-- TEXTE RETENU --
►

Par Maître Nadira Azouaou – Dès 2005, en application des dispositions de la convention des Nations unies sur la criminalité transnationale, les pouvoirs publics algériens ont promulgué une série de textes pour prévenir et réprimer le blanchiment de capitaux et le financement du terrorisme. Mais ce n’est qu’en 2012 que le concept de «personne politiquement exposée» apparaît pour la première fois dans la règlementation algérienne. Il y est défini comme suit : «Tout étranger nommé ou élu, qui exerce ou a exercé en Algérie ou à l’étranger, d’importantes fonctions législatives, exécutives, administratives ou judiciaires (…)».

En restreignant la définition du PPE à «tout étranger», l’ordonnance de 2012 a introduit un critère de nationalité qui appauvrit les recommandations qui fondent les normes internationales et celles du GAFI. Ce faisant, elle exclut les Algériens exerçant de hautes fonctions au sein des institutions de l’Etat et des administrations. Ainsi, l’interprétation restrictive qui est faite des recommandations des Nations unies, du GAFI et de l’UE aboutit à exonérer les banques de la place du devoir de vigilance à l’endroit des ressortissants algériens répondant à la définition de PPE.

Le règlement de la Banque d’Algérie pris en application de l’ordonnance de 2012, ne corrige pas cette altération des normes internationales de vigilance autour des «personnes politiquement exposées», puisqu’il renvoie à ce qui est prévu par l’ordonnance de 2012. Il recommande toutefois aux banques et aux établissements financiers d’obtenir des renseignements suffisants sur l’origine des capitaux et d’assurer une surveillance renforcée sur «tout nouveau client» pouvant être considéré comme une «personne politiquement exposée». Cette recommandation résonne comme une timide rectification des dispositions de l’ordonnance de 2012, dans le sens d’un plus grand alignement avec les termes de la convention des Nations unies.

Pour autant, en réservant le champ de vigilance aux «nouveaux clients», cette rectification ne pallie que partiellement la dépréciation infligée par l’ordonnance de 2012 aux dispositions internationales. Le moyen même de cette dépréciation, l’ordonnance, a permis de faire l’économie du débat qu’auraient soulevé la loi et ses dispositions à l’Assemblée nationale. Un tel débat aurait pu être l’occasion de mettre en lumière les dérogations apportées par la loi aux dispositions recommandées et inspirer des interrogations sur les raisons à l’origine de ces dérogations.

◄

-- CONSIGNES --
a) Affichez chaque ligne de la liste qui contient la chaîne « crowd », en respectant la casse.
b) Prolongez le texte sur les personnes politiquement exposées dans la réglementation algérienne, en partant de sa dernière phrase.
Le texte et la liste n'ont aucun rapport l'un avec l'autre.

-- LISTE ASSOCIÉE --
►

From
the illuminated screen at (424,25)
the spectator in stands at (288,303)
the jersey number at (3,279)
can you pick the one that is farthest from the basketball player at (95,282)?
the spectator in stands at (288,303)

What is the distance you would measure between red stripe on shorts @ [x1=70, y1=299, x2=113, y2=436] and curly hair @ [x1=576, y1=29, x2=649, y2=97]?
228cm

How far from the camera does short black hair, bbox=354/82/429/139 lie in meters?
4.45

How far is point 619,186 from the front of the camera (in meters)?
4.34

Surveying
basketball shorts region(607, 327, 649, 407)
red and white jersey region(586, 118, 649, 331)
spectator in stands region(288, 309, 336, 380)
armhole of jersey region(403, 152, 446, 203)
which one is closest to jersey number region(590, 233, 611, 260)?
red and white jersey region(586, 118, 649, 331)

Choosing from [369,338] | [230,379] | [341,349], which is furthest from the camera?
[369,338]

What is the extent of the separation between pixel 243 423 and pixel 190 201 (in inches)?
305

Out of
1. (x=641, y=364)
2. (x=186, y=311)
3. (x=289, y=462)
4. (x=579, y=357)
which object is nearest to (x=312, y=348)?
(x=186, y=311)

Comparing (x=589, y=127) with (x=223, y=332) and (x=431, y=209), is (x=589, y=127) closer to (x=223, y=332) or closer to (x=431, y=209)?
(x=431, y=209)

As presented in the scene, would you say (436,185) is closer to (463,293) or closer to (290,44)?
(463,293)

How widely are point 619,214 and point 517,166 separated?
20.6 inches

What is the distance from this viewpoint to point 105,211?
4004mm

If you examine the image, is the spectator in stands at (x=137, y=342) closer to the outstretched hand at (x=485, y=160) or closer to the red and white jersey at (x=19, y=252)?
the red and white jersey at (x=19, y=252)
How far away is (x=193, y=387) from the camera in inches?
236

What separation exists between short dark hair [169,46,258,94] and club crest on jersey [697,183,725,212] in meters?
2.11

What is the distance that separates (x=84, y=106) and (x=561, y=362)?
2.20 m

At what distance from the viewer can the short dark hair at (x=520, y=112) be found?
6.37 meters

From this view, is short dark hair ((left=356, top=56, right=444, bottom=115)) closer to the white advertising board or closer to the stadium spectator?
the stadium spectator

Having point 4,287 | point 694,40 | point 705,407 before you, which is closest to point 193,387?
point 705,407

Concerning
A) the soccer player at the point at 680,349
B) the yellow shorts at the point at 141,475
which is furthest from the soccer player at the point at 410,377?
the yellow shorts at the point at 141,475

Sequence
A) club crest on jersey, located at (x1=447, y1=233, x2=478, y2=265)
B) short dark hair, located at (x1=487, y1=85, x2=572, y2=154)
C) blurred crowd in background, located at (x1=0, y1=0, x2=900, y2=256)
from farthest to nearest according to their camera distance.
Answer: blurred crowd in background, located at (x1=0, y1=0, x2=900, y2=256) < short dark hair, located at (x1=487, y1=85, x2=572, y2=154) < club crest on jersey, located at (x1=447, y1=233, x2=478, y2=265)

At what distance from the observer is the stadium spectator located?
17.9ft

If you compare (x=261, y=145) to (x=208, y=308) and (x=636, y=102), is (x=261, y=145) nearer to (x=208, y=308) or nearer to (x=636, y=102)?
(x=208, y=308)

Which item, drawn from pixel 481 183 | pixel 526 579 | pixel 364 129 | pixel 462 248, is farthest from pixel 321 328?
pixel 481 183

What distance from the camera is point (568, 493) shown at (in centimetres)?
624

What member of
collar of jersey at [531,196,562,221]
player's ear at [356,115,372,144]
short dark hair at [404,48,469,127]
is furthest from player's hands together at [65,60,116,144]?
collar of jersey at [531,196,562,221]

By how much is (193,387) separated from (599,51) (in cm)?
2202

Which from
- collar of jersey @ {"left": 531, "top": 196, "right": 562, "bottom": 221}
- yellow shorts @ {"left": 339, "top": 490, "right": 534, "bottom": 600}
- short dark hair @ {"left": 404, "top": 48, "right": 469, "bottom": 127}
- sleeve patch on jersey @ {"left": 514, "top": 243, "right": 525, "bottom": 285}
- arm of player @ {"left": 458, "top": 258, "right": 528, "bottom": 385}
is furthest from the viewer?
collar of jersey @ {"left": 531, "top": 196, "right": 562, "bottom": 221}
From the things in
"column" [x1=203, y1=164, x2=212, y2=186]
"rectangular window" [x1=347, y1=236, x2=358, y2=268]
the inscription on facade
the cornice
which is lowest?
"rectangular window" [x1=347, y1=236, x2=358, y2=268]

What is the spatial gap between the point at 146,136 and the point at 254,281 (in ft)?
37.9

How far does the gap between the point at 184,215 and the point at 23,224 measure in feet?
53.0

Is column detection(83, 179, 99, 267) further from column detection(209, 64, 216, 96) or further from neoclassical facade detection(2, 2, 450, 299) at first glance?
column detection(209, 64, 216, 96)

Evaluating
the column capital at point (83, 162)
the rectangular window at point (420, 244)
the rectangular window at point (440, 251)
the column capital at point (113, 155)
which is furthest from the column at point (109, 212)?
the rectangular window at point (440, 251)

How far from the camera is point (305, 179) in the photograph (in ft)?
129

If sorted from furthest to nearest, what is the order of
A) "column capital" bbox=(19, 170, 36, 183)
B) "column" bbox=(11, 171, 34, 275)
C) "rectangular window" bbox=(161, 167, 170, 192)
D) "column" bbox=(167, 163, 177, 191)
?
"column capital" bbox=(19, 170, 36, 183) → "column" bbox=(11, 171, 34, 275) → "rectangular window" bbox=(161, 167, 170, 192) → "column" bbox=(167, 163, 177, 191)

◄

-- RÉPONSES RÉDIGÉES --
a)
C) blurred crowd in background, located at (x1=0, y1=0, x2=900, y2=256)
Answer: blurred crowd in background, located at (x1=0, y1=0, x2=900, y2=256) < short dark hair, located at (x1=487, y1=85, x2=572, y2=154) < club crest on jersey, located at (x1=447, y1=233, x2=478, y2=265)

b)
De leur côté, les lignes directrices adoptées par la cellule du traitement et du renseignement financier (CTRF), la Banque d’Algérie et la commission de surveillance des opérations boursières (COSOB) , en soutien aux procédures de lutte contre le blanchiment de capitaux (LCB-FT), n’apportent pas davantage de précisions sur le concept de PPE ; ni sur les fonctions exercées par les personnes visées par ce concept ni sur la qualité de ceux qui leurs sont associés et les mesures particulières de vigilance à adopter à leur égard.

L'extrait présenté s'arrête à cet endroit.